Board chairman Jean Dube said Carpenter will have the option of negotiating his salary after his first year of service to the nine-town district and could also seek an extension of his contract at that time, an arrangement current Superintendent Bruce Mailloux described as standard.

Director Chris Krause, one director present for Carpenter’s interview, said Carpenter is currently working as an assistant principal at Sumner Memorial High School in Sullivan. His tenure in RSU 20 will be Carpenter’s first time serving as a superintendent, but Krause said the Bangor resident has an extensive background in education as well as in the military.

“He’s been in the military and he was an officer,” said Krause. “He’s worked at the Pentagon, and in Afghanistan and Iraq.”

When asked what his initial impression of Carpenter was when he first met him, Krause said, “This guy wants to get down to business.”

When Carpenter was told of the ongoing teacher contract dispute and the existing divide between communities of the former SADs 34 and 56, Krause said Carpenter’s reaction was that of someone who looks forward to meeting a challenge.

“That’s what he likes to do,” said Krause. “We need some hard decisions made in this district… I think [Carpenter] sees this as something that’ll keep him busy.”

But the decision to bring Carpenter on board did not come easy.

When the original motion was made to hire Carpenter, there were a handful of directors who advocated for more discussion before voting on the matter.

Shomron told directors he felt since the agenda item indicated there would be discussion and possible action, he expected a motion would be made to go into executive session to talk over the personnel matter.

Director Alan Wood, who later seconded Shomoron’s motion to enter executive session, said he disagreed with allowing a two-year contract for the incoming superintendent.

Director Tony Bagley, however, took exception to discussing the matter any further.

“We as a board, or those of us who attended, sat for over two hours and discussed that,” he said. “For those who are there, what is there to discuss?”

Shomron disagreed, saying there should be additional discussion for the benefit of those who were unable to attend out of “respect for the fullness of the board.”
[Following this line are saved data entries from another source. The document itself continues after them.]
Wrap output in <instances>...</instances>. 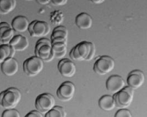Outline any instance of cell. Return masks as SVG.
Returning <instances> with one entry per match:
<instances>
[{"mask_svg":"<svg viewBox=\"0 0 147 117\" xmlns=\"http://www.w3.org/2000/svg\"><path fill=\"white\" fill-rule=\"evenodd\" d=\"M22 93L16 87H9L0 92V106L6 110L14 109L22 99Z\"/></svg>","mask_w":147,"mask_h":117,"instance_id":"1","label":"cell"},{"mask_svg":"<svg viewBox=\"0 0 147 117\" xmlns=\"http://www.w3.org/2000/svg\"><path fill=\"white\" fill-rule=\"evenodd\" d=\"M35 54L43 62H51L55 58V56L51 40L47 38L39 40L35 47Z\"/></svg>","mask_w":147,"mask_h":117,"instance_id":"2","label":"cell"},{"mask_svg":"<svg viewBox=\"0 0 147 117\" xmlns=\"http://www.w3.org/2000/svg\"><path fill=\"white\" fill-rule=\"evenodd\" d=\"M113 98L116 107L120 109H126L132 103L134 90L129 86H125L119 92L114 94Z\"/></svg>","mask_w":147,"mask_h":117,"instance_id":"3","label":"cell"},{"mask_svg":"<svg viewBox=\"0 0 147 117\" xmlns=\"http://www.w3.org/2000/svg\"><path fill=\"white\" fill-rule=\"evenodd\" d=\"M94 43L89 41H82L75 46L69 53V57L74 61H86L89 57Z\"/></svg>","mask_w":147,"mask_h":117,"instance_id":"4","label":"cell"},{"mask_svg":"<svg viewBox=\"0 0 147 117\" xmlns=\"http://www.w3.org/2000/svg\"><path fill=\"white\" fill-rule=\"evenodd\" d=\"M56 100L52 94L41 93L35 100V106L36 111L41 114H46L55 107Z\"/></svg>","mask_w":147,"mask_h":117,"instance_id":"5","label":"cell"},{"mask_svg":"<svg viewBox=\"0 0 147 117\" xmlns=\"http://www.w3.org/2000/svg\"><path fill=\"white\" fill-rule=\"evenodd\" d=\"M115 62L114 59L108 56H102L97 59L93 66V70L97 74L105 75L114 70Z\"/></svg>","mask_w":147,"mask_h":117,"instance_id":"6","label":"cell"},{"mask_svg":"<svg viewBox=\"0 0 147 117\" xmlns=\"http://www.w3.org/2000/svg\"><path fill=\"white\" fill-rule=\"evenodd\" d=\"M23 68L24 72L28 77H35L43 70L44 62L36 56H33L24 62Z\"/></svg>","mask_w":147,"mask_h":117,"instance_id":"7","label":"cell"},{"mask_svg":"<svg viewBox=\"0 0 147 117\" xmlns=\"http://www.w3.org/2000/svg\"><path fill=\"white\" fill-rule=\"evenodd\" d=\"M50 30L51 28L47 23L37 20L31 22L28 28L30 35L33 38H42L46 36L49 35Z\"/></svg>","mask_w":147,"mask_h":117,"instance_id":"8","label":"cell"},{"mask_svg":"<svg viewBox=\"0 0 147 117\" xmlns=\"http://www.w3.org/2000/svg\"><path fill=\"white\" fill-rule=\"evenodd\" d=\"M76 91V86L72 82L65 81L58 88L56 92L57 97L62 102H68L74 98Z\"/></svg>","mask_w":147,"mask_h":117,"instance_id":"9","label":"cell"},{"mask_svg":"<svg viewBox=\"0 0 147 117\" xmlns=\"http://www.w3.org/2000/svg\"><path fill=\"white\" fill-rule=\"evenodd\" d=\"M58 70L61 75L65 78H72L75 75L77 68L76 65L71 59H61L57 65Z\"/></svg>","mask_w":147,"mask_h":117,"instance_id":"10","label":"cell"},{"mask_svg":"<svg viewBox=\"0 0 147 117\" xmlns=\"http://www.w3.org/2000/svg\"><path fill=\"white\" fill-rule=\"evenodd\" d=\"M145 81L144 73L140 70H134L130 72L127 77L128 86L134 90L140 88Z\"/></svg>","mask_w":147,"mask_h":117,"instance_id":"11","label":"cell"},{"mask_svg":"<svg viewBox=\"0 0 147 117\" xmlns=\"http://www.w3.org/2000/svg\"><path fill=\"white\" fill-rule=\"evenodd\" d=\"M125 86L124 79L118 75L110 76L106 81V87L107 91L114 95L121 91Z\"/></svg>","mask_w":147,"mask_h":117,"instance_id":"12","label":"cell"},{"mask_svg":"<svg viewBox=\"0 0 147 117\" xmlns=\"http://www.w3.org/2000/svg\"><path fill=\"white\" fill-rule=\"evenodd\" d=\"M1 71L7 77H12L19 70V63L14 58H8L1 63Z\"/></svg>","mask_w":147,"mask_h":117,"instance_id":"13","label":"cell"},{"mask_svg":"<svg viewBox=\"0 0 147 117\" xmlns=\"http://www.w3.org/2000/svg\"><path fill=\"white\" fill-rule=\"evenodd\" d=\"M14 36V31L8 23H0V42L2 45H8Z\"/></svg>","mask_w":147,"mask_h":117,"instance_id":"14","label":"cell"},{"mask_svg":"<svg viewBox=\"0 0 147 117\" xmlns=\"http://www.w3.org/2000/svg\"><path fill=\"white\" fill-rule=\"evenodd\" d=\"M8 45L12 47L16 52H22L28 48L29 42L26 36L22 35H17L14 36Z\"/></svg>","mask_w":147,"mask_h":117,"instance_id":"15","label":"cell"},{"mask_svg":"<svg viewBox=\"0 0 147 117\" xmlns=\"http://www.w3.org/2000/svg\"><path fill=\"white\" fill-rule=\"evenodd\" d=\"M30 22L26 17L18 15L14 18L12 21V29L14 32L18 33H24L28 30Z\"/></svg>","mask_w":147,"mask_h":117,"instance_id":"16","label":"cell"},{"mask_svg":"<svg viewBox=\"0 0 147 117\" xmlns=\"http://www.w3.org/2000/svg\"><path fill=\"white\" fill-rule=\"evenodd\" d=\"M93 18L89 14L85 12L78 14L75 19V23L78 28L82 30H87L92 28Z\"/></svg>","mask_w":147,"mask_h":117,"instance_id":"17","label":"cell"},{"mask_svg":"<svg viewBox=\"0 0 147 117\" xmlns=\"http://www.w3.org/2000/svg\"><path fill=\"white\" fill-rule=\"evenodd\" d=\"M51 42L52 48L54 52L55 58L61 59L63 58L67 53L68 42L63 41H55Z\"/></svg>","mask_w":147,"mask_h":117,"instance_id":"18","label":"cell"},{"mask_svg":"<svg viewBox=\"0 0 147 117\" xmlns=\"http://www.w3.org/2000/svg\"><path fill=\"white\" fill-rule=\"evenodd\" d=\"M98 104L102 110L107 112L113 111L116 107L113 96L109 95L102 96L99 100Z\"/></svg>","mask_w":147,"mask_h":117,"instance_id":"19","label":"cell"},{"mask_svg":"<svg viewBox=\"0 0 147 117\" xmlns=\"http://www.w3.org/2000/svg\"><path fill=\"white\" fill-rule=\"evenodd\" d=\"M16 51L9 45H0V63L3 62L7 59L14 58Z\"/></svg>","mask_w":147,"mask_h":117,"instance_id":"20","label":"cell"},{"mask_svg":"<svg viewBox=\"0 0 147 117\" xmlns=\"http://www.w3.org/2000/svg\"><path fill=\"white\" fill-rule=\"evenodd\" d=\"M17 6L15 0H0V14L6 15L12 12Z\"/></svg>","mask_w":147,"mask_h":117,"instance_id":"21","label":"cell"},{"mask_svg":"<svg viewBox=\"0 0 147 117\" xmlns=\"http://www.w3.org/2000/svg\"><path fill=\"white\" fill-rule=\"evenodd\" d=\"M68 31L66 27L58 26L56 27L53 31L51 36V40L57 38H63L68 40Z\"/></svg>","mask_w":147,"mask_h":117,"instance_id":"22","label":"cell"},{"mask_svg":"<svg viewBox=\"0 0 147 117\" xmlns=\"http://www.w3.org/2000/svg\"><path fill=\"white\" fill-rule=\"evenodd\" d=\"M67 113L65 108L61 106H55L45 114V117H66Z\"/></svg>","mask_w":147,"mask_h":117,"instance_id":"23","label":"cell"},{"mask_svg":"<svg viewBox=\"0 0 147 117\" xmlns=\"http://www.w3.org/2000/svg\"><path fill=\"white\" fill-rule=\"evenodd\" d=\"M1 117H20V113L16 109L5 110L3 112Z\"/></svg>","mask_w":147,"mask_h":117,"instance_id":"24","label":"cell"},{"mask_svg":"<svg viewBox=\"0 0 147 117\" xmlns=\"http://www.w3.org/2000/svg\"><path fill=\"white\" fill-rule=\"evenodd\" d=\"M63 17V14L61 11H55L51 14V22L54 24H60L62 22L59 20V17Z\"/></svg>","mask_w":147,"mask_h":117,"instance_id":"25","label":"cell"},{"mask_svg":"<svg viewBox=\"0 0 147 117\" xmlns=\"http://www.w3.org/2000/svg\"><path fill=\"white\" fill-rule=\"evenodd\" d=\"M114 117H132V113L127 109H120L115 113Z\"/></svg>","mask_w":147,"mask_h":117,"instance_id":"26","label":"cell"},{"mask_svg":"<svg viewBox=\"0 0 147 117\" xmlns=\"http://www.w3.org/2000/svg\"><path fill=\"white\" fill-rule=\"evenodd\" d=\"M24 117H44L42 114L36 110H33L29 112Z\"/></svg>","mask_w":147,"mask_h":117,"instance_id":"27","label":"cell"},{"mask_svg":"<svg viewBox=\"0 0 147 117\" xmlns=\"http://www.w3.org/2000/svg\"><path fill=\"white\" fill-rule=\"evenodd\" d=\"M68 2L67 0H61V1H57V0H51L50 1V3H51L54 6H62L66 5Z\"/></svg>","mask_w":147,"mask_h":117,"instance_id":"28","label":"cell"},{"mask_svg":"<svg viewBox=\"0 0 147 117\" xmlns=\"http://www.w3.org/2000/svg\"><path fill=\"white\" fill-rule=\"evenodd\" d=\"M95 52H96V48H95V46L93 44V45H92V48H91V51L89 53V57H88L87 60L86 61H92L94 58L95 55Z\"/></svg>","mask_w":147,"mask_h":117,"instance_id":"29","label":"cell"},{"mask_svg":"<svg viewBox=\"0 0 147 117\" xmlns=\"http://www.w3.org/2000/svg\"><path fill=\"white\" fill-rule=\"evenodd\" d=\"M36 2L39 5H47L49 3H50V0H37Z\"/></svg>","mask_w":147,"mask_h":117,"instance_id":"30","label":"cell"},{"mask_svg":"<svg viewBox=\"0 0 147 117\" xmlns=\"http://www.w3.org/2000/svg\"><path fill=\"white\" fill-rule=\"evenodd\" d=\"M91 2L95 4H96V5H100L101 3H103L104 2V0H96V1H92Z\"/></svg>","mask_w":147,"mask_h":117,"instance_id":"31","label":"cell"},{"mask_svg":"<svg viewBox=\"0 0 147 117\" xmlns=\"http://www.w3.org/2000/svg\"><path fill=\"white\" fill-rule=\"evenodd\" d=\"M1 23V18H0V23Z\"/></svg>","mask_w":147,"mask_h":117,"instance_id":"32","label":"cell"}]
</instances>
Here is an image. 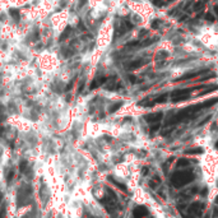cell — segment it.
Returning <instances> with one entry per match:
<instances>
[{
	"label": "cell",
	"instance_id": "cell-8",
	"mask_svg": "<svg viewBox=\"0 0 218 218\" xmlns=\"http://www.w3.org/2000/svg\"><path fill=\"white\" fill-rule=\"evenodd\" d=\"M218 197V185L217 186H212V187H208V202L209 203H213L214 199Z\"/></svg>",
	"mask_w": 218,
	"mask_h": 218
},
{
	"label": "cell",
	"instance_id": "cell-6",
	"mask_svg": "<svg viewBox=\"0 0 218 218\" xmlns=\"http://www.w3.org/2000/svg\"><path fill=\"white\" fill-rule=\"evenodd\" d=\"M132 200L139 205H148L153 200V198L144 187L138 186L137 189H134L132 191Z\"/></svg>",
	"mask_w": 218,
	"mask_h": 218
},
{
	"label": "cell",
	"instance_id": "cell-3",
	"mask_svg": "<svg viewBox=\"0 0 218 218\" xmlns=\"http://www.w3.org/2000/svg\"><path fill=\"white\" fill-rule=\"evenodd\" d=\"M197 40L202 46L216 51L218 50V29L214 26H204L199 29Z\"/></svg>",
	"mask_w": 218,
	"mask_h": 218
},
{
	"label": "cell",
	"instance_id": "cell-1",
	"mask_svg": "<svg viewBox=\"0 0 218 218\" xmlns=\"http://www.w3.org/2000/svg\"><path fill=\"white\" fill-rule=\"evenodd\" d=\"M199 167L202 177L208 187L218 185V151L213 145L204 148L203 154L199 157Z\"/></svg>",
	"mask_w": 218,
	"mask_h": 218
},
{
	"label": "cell",
	"instance_id": "cell-4",
	"mask_svg": "<svg viewBox=\"0 0 218 218\" xmlns=\"http://www.w3.org/2000/svg\"><path fill=\"white\" fill-rule=\"evenodd\" d=\"M112 36H114V21H112V18L110 17V18H107L98 28L97 40H96V45H97L98 51L103 52L109 47L111 41H112Z\"/></svg>",
	"mask_w": 218,
	"mask_h": 218
},
{
	"label": "cell",
	"instance_id": "cell-5",
	"mask_svg": "<svg viewBox=\"0 0 218 218\" xmlns=\"http://www.w3.org/2000/svg\"><path fill=\"white\" fill-rule=\"evenodd\" d=\"M143 114H144V110L140 106L135 105L134 102H126L114 114V117H124V116L140 117Z\"/></svg>",
	"mask_w": 218,
	"mask_h": 218
},
{
	"label": "cell",
	"instance_id": "cell-10",
	"mask_svg": "<svg viewBox=\"0 0 218 218\" xmlns=\"http://www.w3.org/2000/svg\"><path fill=\"white\" fill-rule=\"evenodd\" d=\"M217 125H218V121H217Z\"/></svg>",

Shomron followed his comments up with a motion to enter executive session (seconded by Wood), but that motion failed.

When it came time to vote on the original motion to hire Carpenter, the number of votes in favor and against it created another set of issues to work out before any decision was announced.

The divide among the directors prompted Assistant Superintendent John McDonald to tally up the votes under the district’s weighted voting system to determine the outcome, which he eventually calculated to reflect 11,016 votes in favor of the new hire and 4,291 opposed. But that process became slightly more complicated when Mailloux suggested the board take a five-minute break to check state statutes and see if that particular decision required a two-thirds majority vote.

When the board returned to regular session a few minutes later, McDonald explained the outcome.

“A superintendent is elected by a majority vote, not a two-thirds majority, and this is clearly a majority vote,” he said. “The motion carries.”

Following the vote determination, Director Denise Dakin requested the board enter executive session at the conclusion of the meeting for the purpose of discussing public officials and/or employees, a motion that directors agreed to unanimously.

Dube announced prior to the start of the closed-door session that the board would take no action as a result of the discussions that were to be held there.